I spent the best part of an hour with the One mini, and the great thing about it is that it's actually an HTC One shrunk down. The phone's body has been cheapened a little bit by using polycarbonate sides instead of wraparound aluminium, but the back is still aluminium and the build feels tight and premium – the polycarbonate fits in perfectly. It comes in silver and matt black.

I was impressed by the sharpness of the mini's 4.3in 720p SuperLCD screen. At 341 ppi, it's lower density than the 1080p flagship phones out there, but I can't tell the difference over about 330 ppi anyway. The mini has dual front-facing speakers just like the One does, so the sound from an HQ YouTube video came straight at my face. The special 2.55V headphone jack amplifier from the One and HTC's 8X Windows phone are here, too.

And the mini runs the same Android skin as the big One smartphone. That'll be a love-hate thing, because you have the non-removable Blinkfeed Flipboard clone, but that app seems most controversial among tech enthusiasts who aren't the core market for this phone.

The mini shares the One's 4 "ultrapixel" camera, which uses bigger-than-normal pixels to achieve solid low-light performance. When I shot a few pictures with it, though, I saw some pre-production firmware issues; images seemed very washed out. I didn't have that problem with the 1.6-megapixel front camera, which took very sharp photos with good colour saturation.

Since this is a unibody phone, there's no memory card slot or removable battery – 16GB and an 1800mAh cell are what you get. The mini also ditches the HTC One's IR remote, but I don't think that's a heavily used feature.

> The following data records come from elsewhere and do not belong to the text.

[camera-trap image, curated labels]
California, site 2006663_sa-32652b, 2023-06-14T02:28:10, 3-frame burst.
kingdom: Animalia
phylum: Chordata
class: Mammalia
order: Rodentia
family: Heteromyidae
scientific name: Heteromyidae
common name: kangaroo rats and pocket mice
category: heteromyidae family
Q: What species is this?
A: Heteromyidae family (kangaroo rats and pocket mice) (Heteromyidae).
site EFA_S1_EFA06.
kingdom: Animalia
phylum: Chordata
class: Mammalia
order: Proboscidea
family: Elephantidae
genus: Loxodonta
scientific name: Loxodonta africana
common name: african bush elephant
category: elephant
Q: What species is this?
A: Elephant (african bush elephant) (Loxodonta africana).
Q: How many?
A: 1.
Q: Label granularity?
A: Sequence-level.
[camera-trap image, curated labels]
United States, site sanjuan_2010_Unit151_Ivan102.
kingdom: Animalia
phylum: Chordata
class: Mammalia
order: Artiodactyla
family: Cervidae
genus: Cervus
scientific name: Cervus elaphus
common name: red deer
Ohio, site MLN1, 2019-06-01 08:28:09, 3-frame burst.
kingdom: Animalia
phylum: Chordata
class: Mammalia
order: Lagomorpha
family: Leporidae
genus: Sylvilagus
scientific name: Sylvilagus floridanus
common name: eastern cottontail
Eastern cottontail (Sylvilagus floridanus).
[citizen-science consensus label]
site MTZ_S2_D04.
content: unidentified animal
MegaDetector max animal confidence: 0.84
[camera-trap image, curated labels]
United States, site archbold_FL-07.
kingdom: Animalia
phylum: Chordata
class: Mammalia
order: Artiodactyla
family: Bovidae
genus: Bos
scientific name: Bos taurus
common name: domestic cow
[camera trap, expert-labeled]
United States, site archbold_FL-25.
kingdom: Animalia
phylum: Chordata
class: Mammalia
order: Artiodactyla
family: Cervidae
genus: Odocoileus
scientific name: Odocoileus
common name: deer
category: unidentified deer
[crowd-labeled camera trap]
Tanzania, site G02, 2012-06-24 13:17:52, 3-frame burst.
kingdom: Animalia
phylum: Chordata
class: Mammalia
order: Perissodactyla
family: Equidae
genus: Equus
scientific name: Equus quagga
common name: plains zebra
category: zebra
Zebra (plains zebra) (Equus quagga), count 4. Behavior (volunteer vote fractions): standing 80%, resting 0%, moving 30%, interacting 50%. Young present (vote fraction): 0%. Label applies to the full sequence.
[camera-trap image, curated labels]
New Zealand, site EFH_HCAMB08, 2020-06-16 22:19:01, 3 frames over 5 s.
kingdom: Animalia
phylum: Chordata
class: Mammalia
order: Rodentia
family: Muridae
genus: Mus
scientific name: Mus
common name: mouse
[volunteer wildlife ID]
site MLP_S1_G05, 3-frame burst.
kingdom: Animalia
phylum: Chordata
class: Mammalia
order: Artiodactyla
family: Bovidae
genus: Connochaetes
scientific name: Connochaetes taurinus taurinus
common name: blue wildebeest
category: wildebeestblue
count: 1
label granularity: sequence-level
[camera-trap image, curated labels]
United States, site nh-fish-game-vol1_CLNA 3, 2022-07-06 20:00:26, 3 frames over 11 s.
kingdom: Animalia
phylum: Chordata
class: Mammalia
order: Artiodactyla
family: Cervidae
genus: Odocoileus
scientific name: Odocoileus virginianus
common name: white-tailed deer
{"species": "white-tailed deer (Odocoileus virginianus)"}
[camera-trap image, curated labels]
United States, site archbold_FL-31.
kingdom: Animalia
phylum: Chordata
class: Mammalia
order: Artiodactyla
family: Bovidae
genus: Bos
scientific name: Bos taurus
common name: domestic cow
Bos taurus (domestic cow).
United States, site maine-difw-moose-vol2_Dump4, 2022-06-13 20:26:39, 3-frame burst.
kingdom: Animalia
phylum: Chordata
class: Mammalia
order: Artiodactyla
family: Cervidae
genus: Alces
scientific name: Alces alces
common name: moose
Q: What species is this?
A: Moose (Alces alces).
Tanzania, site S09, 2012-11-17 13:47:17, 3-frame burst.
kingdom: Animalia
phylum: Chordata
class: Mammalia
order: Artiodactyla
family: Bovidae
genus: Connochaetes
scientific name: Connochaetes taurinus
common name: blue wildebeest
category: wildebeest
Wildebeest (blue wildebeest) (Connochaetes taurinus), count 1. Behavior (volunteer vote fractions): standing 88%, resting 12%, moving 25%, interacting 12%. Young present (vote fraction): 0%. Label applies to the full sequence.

I'm a little uncomfortable with the use of Qualcomm's Snapdragon 400 processor at 1.4GHz rather than the faster Snapdragon 600, but performance is still solid here. I ran the Browsermark web browser benchmark on the phone and got a score of 2356, which doesn't measure up to the Samsung Galaxy S4 or HTC One, but beats other devices like the Galaxy S4 Active, HTC First and the Sony Xperia Z. Some of that score may be due to the use of the very new Android 4.2.2 on the new phone, but in any case it portends good performance.

The best thing about the mini, of course, is its size. The smaller device fits perfectly into my hand, and makes an even better one-handed phone than the One does (see the image below which shows the HTC One next to the One mini). It's about the same size as the HTC First and HTC 8X, both of which I think are about ideal, and its build is just spectacular. If you don't demand the ultimate in specs, this could be a great handset for you.

The HTC One mini goes up against the Samsung Galaxy S4 Mini and the Apple iPhone 4S in the middle of the smartphone range, and HTC pulls ahead of Samsung on specs at this level. The S4 Mini has been sized down to a 960 x 540 screen, 8GB of storage and a standard 8-megapixel camera, giving the One mini a tighter screen, better build quality and more built-in storage than its major Android competitor. But the S4 Mini may have longer battery life by powering its lower resolution screen with a slightly larger 1900mAh battery, and it has a memory card slot for expansion.

As we reported yesterday, HTC said the mini is set to go live in select markets in August ahead of a global rollout in September, but nothing specific has been confirmed for the UK launch date yet.